▶ [指示内容 A]:
以下の英語教育に関する文章で、ユーチューバーの講師が出している教育動画の教科として括弧内に挙げられているものをすべて列挙してください。

▶ [本文]:

━━━━━━

学習塾や予備校では、学生は趣味で英語を習っているわけではなく、志望校に合格する目的で学んでいるわけですから、こちらでも英会話を悠長にやっている暇はないというのが現実でしょう。

近年では、スピーキングやリスニングといった英会話に関わる部分も受験の大切なパートになってきていますが、まだまだ筆記形式のウエイトが高いといえます。

受験英語が変わってこなければ、教える現場ではカタカナ英語で通用してしまい、海外で通じない英語を教える助長にもなっていると思います。

とはいえ、現場の先生たちも努力していて、夏休みを利用して、アメリカやカナダに短期留学して、英語を習っている人たちもたくさんいます。現場の実力アップには、期待したいところです。

受験英語とネイティブ英語の比較動画

発音が関わってくるときは、言葉で説明してもわかりにくいと思いますので、日本人講師とアメリカで教えている先生の授業の様子を映した動画を以下に掲載させていただきました。

英語の発音の違いを比べてみてください。

念のために記しますが、比較のための動画であって、批判や良し悪しではなく、日本の教育がこういった感じで、アメリカではこんな感じといった参考例です。

英語は受験目的でそれ以上は必要ないという人がいる一方で、自分は早くアメリカやカナダに行って、本場で英語を習いたいと思う人もいるでしょう。もし留学を考えるのであれば、日本とアメリカなどの英語教育環境を知ることは大切だと思います。

下の動画は、中学1年生が習う英語の授業です。講師の方は、200万人以上登録者がいるユーチューバーさんで、中学生や高校生向けに評価の高い教育動画(数学、国語、英語など)をたくさん出しています。授業内容はとてもわかり易いです。

次の動画は、エスター先生が行っているビギナー向けの英語レッスンです。簡単な例文を使って、文法と発音が丁寧にカバーされています。とてもゆっくり話してくれますので、初心者でも習いやすいでしょう。

━━━━━━

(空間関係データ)
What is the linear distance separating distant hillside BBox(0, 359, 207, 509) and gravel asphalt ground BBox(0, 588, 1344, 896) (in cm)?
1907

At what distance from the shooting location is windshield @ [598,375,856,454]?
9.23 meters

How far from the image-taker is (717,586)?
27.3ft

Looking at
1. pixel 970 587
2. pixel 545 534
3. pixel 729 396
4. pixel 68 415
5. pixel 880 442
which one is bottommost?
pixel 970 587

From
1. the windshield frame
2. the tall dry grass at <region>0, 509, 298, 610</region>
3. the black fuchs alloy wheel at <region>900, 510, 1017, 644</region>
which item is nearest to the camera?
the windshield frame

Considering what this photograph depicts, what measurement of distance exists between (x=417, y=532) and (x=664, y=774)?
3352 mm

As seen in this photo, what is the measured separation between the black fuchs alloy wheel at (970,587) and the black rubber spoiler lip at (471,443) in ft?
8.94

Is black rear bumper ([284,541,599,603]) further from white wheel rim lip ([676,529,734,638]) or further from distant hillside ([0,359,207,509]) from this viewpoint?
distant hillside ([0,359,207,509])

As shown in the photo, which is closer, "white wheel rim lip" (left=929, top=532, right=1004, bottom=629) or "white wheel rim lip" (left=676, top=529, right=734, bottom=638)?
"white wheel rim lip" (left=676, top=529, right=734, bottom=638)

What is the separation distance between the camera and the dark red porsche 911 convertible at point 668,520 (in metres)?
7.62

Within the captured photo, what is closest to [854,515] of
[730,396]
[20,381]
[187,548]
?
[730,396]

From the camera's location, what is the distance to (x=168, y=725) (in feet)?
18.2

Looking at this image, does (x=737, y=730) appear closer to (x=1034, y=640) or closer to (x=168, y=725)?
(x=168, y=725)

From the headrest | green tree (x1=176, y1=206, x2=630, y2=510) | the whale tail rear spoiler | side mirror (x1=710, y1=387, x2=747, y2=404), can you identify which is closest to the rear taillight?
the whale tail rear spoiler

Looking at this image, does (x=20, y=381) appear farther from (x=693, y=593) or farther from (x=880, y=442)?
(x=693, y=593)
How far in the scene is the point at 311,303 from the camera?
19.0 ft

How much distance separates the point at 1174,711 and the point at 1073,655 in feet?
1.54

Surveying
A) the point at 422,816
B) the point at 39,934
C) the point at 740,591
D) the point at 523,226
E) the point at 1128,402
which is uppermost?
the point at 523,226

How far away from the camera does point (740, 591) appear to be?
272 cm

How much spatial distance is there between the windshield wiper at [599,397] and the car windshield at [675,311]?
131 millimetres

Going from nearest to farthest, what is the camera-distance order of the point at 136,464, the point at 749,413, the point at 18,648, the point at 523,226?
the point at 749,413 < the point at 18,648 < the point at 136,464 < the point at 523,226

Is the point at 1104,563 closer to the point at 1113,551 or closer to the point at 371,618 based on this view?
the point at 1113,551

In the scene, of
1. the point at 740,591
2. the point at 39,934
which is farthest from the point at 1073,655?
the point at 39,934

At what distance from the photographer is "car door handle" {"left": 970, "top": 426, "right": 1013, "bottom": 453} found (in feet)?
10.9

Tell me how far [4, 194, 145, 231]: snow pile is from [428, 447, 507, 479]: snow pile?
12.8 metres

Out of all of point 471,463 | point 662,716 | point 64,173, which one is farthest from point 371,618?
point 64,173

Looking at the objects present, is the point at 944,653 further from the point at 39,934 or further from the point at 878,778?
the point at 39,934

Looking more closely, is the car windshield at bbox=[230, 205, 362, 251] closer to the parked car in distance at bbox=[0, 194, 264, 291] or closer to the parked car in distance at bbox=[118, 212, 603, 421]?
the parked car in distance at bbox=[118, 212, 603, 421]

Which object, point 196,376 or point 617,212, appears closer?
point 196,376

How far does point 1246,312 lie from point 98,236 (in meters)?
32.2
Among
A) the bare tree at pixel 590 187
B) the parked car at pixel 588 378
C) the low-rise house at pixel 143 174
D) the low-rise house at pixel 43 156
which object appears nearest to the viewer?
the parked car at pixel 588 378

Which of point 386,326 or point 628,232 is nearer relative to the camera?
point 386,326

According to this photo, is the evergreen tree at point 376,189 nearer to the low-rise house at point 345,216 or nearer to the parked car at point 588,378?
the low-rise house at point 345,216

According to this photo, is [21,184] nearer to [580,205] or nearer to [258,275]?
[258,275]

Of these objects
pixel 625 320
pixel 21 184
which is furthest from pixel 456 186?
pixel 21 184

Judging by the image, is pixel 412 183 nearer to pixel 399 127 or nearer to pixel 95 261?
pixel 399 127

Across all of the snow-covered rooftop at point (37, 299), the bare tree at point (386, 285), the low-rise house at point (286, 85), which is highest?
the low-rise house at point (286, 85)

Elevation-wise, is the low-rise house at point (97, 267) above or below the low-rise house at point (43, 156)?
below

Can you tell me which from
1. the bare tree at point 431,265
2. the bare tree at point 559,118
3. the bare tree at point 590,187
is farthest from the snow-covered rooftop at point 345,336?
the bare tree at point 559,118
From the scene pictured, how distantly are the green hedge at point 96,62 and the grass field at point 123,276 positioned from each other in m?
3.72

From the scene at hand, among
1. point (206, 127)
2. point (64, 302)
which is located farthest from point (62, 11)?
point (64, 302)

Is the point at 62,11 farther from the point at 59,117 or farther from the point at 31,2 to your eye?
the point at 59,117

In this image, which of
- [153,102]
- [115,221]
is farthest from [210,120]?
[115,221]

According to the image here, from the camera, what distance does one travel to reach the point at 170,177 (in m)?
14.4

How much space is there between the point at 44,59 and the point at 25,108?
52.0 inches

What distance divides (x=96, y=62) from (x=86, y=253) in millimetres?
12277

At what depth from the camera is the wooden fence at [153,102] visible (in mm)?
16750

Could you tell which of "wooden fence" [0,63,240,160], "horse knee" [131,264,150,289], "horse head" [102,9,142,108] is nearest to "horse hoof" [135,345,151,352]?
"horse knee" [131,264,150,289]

━━━━━━

▶ [指示内容 B]:
上記のデータの行について、「Is the point at 62,11」を含む行からデータの最終行までを、そのまま書き写してください。

▶ [解答 A]:
数学、国語、英語

▶ [解答 B]:
Is the point at 62,11 farther from the point at 59,117 or farther from the point at 31,2 to your eye?
the point at 59,117

In this image, which of
- [153,102]
- [115,221]
is farthest from [210,120]?
[115,221]

According to the image here, from the camera, what distance does one travel to reach the point at 170,177 (in m)?
14.4

How much space is there between the point at 44,59 and the point at 25,108?
52.0 inches

What distance divides (x=96, y=62) from (x=86, y=253) in millimetres?
12277

At what depth from the camera is the wooden fence at [153,102] visible (in mm)?
16750

Could you tell which of "wooden fence" [0,63,240,160], "horse knee" [131,264,150,289], "horse head" [102,9,142,108] is nearest to "horse hoof" [135,345,151,352]?
"horse knee" [131,264,150,289]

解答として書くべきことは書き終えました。